Aim 1 –
Turn everything in the rows from the line containing "If you had to pick from" down to the end of the rows into a numbered list, skipping blank lines.

Document excerpt –
◆ ◆ ◆ ◆ ◆ ◆ ◆
Friday, March 30, 2012

Wednesday, December 28, 2011

Saturday, March 26, 2011

This Just Isn't Cricket

This just isn’t cricket

Anyone But India

Kapil's Shin Bhajji's Clout 

 

How my heart goes out to Amrit Mathur, my old jogging mate at South Delhi’s Siri Fort Sports Complex. The hugely popular spokesman of the BCCI must feel like one of those soldiers in Kargil, pressing up the hill without proper shoes, clothing, weaponry. You see him on your television screens, on the front pages, so earnestly checking out Pakistan’s cricket grounds if they will be safe for his team this March. And he does it all with bare hands. No sniffer dog, mine detector, Geiger counter, whatever. He would have to be a brave man to come back and now say that he finds the security arrangements adequate.
It is about time we got a bit serious on this, because cricket is serious business. Either we want to go and play in Pakistan this spring, or we don’t, either way, let’s decide only on cricketing reasons. If we do, we should place our trust in Pakistani security, pray for good luck off, and on, the field, and carry on. If for whatever reason — tired players, tight itinerary and, most ludicrous of all, the likely effect of a bad performance on the precious feel-good factor — we don’t, we should be honest about it and say a quick no. We know that this is a government of security junkies. But to use security as an excuse for not playing cricket in Pakistan when our prime minister was not shy of spending the better part of a week there two months earlier would convince no one. It would make us look like a nation of wafflers, our cricketers like a bunch of wimps and our diplomacy wishy washy. Who is to guarantee, then, that the security situation in Pakistan would get better by May, the month now being suggested for a post-election series? Unless, indeed, the argument is that then the snows begin to melt and so all the bad guys would be sprinting across the LoC and getting busy with their own fun and games in the Valley.
◆ ◆ ◆ ◆ ◆ ◆ ◆
Spatial reasoning dataset excerpts
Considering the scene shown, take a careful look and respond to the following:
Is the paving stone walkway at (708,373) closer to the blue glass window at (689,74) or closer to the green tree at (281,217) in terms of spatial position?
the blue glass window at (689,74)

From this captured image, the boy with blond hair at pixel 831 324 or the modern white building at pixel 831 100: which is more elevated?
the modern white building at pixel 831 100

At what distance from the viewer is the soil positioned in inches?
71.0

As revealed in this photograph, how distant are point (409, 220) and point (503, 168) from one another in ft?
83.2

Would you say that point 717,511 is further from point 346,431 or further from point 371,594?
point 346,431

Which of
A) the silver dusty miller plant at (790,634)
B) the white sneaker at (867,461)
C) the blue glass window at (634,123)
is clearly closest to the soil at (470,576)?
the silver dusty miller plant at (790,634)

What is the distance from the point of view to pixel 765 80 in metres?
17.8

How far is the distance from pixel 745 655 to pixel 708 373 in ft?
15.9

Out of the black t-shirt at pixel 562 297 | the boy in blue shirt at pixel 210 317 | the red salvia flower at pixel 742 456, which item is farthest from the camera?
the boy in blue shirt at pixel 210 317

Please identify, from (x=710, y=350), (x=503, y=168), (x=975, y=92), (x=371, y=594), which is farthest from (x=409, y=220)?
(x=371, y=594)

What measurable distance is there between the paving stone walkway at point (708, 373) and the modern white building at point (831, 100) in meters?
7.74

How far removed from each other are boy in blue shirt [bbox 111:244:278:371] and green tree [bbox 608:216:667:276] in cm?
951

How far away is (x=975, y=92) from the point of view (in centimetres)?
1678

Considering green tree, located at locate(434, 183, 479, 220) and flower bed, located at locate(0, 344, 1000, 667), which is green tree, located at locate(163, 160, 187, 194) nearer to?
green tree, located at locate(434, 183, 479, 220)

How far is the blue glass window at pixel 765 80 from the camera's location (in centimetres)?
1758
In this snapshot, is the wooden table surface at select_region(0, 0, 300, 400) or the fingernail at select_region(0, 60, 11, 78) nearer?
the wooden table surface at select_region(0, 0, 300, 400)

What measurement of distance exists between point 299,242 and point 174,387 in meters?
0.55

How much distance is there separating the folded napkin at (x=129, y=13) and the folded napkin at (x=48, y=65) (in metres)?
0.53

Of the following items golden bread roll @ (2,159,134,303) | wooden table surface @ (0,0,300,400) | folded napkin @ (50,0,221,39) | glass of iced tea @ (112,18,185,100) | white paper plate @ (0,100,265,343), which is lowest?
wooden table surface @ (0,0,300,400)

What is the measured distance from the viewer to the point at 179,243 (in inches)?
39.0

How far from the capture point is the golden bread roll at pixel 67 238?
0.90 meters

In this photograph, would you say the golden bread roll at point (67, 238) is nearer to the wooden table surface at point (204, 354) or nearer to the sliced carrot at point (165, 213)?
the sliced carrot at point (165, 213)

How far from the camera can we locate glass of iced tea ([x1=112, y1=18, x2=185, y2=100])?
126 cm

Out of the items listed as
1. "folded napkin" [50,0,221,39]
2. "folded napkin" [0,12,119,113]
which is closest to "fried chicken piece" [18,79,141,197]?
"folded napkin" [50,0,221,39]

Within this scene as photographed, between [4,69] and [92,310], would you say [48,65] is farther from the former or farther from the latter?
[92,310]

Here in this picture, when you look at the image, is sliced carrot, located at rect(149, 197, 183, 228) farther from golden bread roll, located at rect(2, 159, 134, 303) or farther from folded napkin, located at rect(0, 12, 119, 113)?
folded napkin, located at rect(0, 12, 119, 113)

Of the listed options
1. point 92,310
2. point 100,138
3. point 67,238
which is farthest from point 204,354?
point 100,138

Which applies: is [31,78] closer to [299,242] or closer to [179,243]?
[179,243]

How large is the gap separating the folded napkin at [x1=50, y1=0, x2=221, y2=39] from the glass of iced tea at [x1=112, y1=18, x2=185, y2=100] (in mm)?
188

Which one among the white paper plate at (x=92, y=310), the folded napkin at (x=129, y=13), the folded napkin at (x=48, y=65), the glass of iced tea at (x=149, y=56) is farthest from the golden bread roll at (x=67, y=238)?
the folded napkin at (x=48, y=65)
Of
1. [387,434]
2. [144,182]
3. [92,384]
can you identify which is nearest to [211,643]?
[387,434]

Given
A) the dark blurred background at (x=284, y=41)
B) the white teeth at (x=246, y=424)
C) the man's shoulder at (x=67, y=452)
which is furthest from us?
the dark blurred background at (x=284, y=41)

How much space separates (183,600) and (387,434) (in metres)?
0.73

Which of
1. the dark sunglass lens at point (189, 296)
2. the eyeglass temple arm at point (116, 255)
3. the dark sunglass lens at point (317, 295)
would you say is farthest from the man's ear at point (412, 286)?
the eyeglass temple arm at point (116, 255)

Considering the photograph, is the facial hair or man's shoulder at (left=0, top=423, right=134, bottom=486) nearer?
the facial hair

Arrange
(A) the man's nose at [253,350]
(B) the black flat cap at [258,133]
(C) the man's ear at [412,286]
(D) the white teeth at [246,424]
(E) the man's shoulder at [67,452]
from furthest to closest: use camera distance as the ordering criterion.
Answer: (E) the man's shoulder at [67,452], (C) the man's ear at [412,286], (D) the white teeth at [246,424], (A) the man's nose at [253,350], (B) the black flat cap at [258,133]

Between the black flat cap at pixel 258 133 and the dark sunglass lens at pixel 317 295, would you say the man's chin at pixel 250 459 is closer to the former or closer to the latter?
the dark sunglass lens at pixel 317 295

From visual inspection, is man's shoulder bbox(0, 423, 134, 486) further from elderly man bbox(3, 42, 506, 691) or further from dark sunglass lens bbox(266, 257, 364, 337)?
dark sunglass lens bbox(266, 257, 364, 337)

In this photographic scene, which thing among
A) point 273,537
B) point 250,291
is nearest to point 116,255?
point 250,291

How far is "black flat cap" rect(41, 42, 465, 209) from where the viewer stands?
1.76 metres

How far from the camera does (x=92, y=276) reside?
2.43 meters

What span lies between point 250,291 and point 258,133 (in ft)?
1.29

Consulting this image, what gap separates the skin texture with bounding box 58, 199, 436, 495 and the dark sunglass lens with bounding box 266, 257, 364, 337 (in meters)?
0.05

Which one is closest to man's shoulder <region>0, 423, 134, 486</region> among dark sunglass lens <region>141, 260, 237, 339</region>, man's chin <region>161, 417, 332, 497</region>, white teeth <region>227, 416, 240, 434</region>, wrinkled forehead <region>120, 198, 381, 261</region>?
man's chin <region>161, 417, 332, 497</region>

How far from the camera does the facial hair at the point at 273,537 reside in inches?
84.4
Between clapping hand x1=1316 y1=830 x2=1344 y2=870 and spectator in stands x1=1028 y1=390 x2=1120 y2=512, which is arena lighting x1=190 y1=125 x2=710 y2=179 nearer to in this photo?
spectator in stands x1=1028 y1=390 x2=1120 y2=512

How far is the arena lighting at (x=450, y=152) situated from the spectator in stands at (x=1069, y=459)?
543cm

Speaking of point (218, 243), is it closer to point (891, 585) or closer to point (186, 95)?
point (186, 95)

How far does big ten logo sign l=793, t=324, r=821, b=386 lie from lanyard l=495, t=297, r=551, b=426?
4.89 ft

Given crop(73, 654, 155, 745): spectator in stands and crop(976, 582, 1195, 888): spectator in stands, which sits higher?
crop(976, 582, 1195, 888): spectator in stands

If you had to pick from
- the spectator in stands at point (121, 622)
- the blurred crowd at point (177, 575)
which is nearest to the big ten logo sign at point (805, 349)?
◆ ◆ ◆ ◆ ◆ ◆ ◆
Aim 2 –
Output the full cricket column again, word for word.

Reply 1 –
1. If you had to pick from
2. - the spectator in stands at point (121, 622)
3. - the blurred crowd at point (177, 575)
4. which is nearest to the big ten logo sign at point (805, 349)?

Reply 2 –
Friday, March 30, 2012

Wednesday, December 28, 2011

Saturday, March 26, 2011

This Just Isn't Cricket

This just isn’t cricket

Anyone But India

Kapil's Shin Bhajji's Clout 

 

How my heart goes out to Amrit Mathur, my old jogging mate at South Delhi’s Siri Fort Sports Complex. The hugely popular spokesman of the BCCI must feel like one of those soldiers in Kargil, pressing up the hill without proper shoes, clothing, weaponry. You see him on your television screens, on the front pages, so earnestly checking out Pakistan’s cricket grounds if they will be safe for his team this March. And he does it all with bare hands. No sniffer dog, mine detector, Geiger counter, whatever. He would have to be a brave man to come back and now say that he finds the security arrangements adequate.
It is about time we got a bit serious on this, because cricket is serious business. Either we want to go and play in Pakistan this spring, or we don’t, either way, let’s decide only on cricketing reasons. If we do, we should place our trust in Pakistani security, pray for good luck off, and on, the field, and carry on. If for whatever reason — tired players, tight itinerary and, most ludicrous of all, the likely effect of a bad performance on the precious feel-good factor — we don’t, we should be honest about it and say a quick no. We know that this is a government of security junkies. But to use security as an excuse for not playing cricket in Pakistan when our prime minister was not shy of spending the better part of a week there two months earlier would convince no one. It would make us look like a nation of wafflers, our cricketers like a bunch of wimps and our diplomacy wishy washy. Who is to guarantee, then, that the security situation in Pakistan would get better by May, the month now being suggested for a post-election series? Unless, indeed, the argument is that then the snows begin to melt and so all the bad guys would be sprinting across the LoC and getting busy with their own fun and games in the Valley.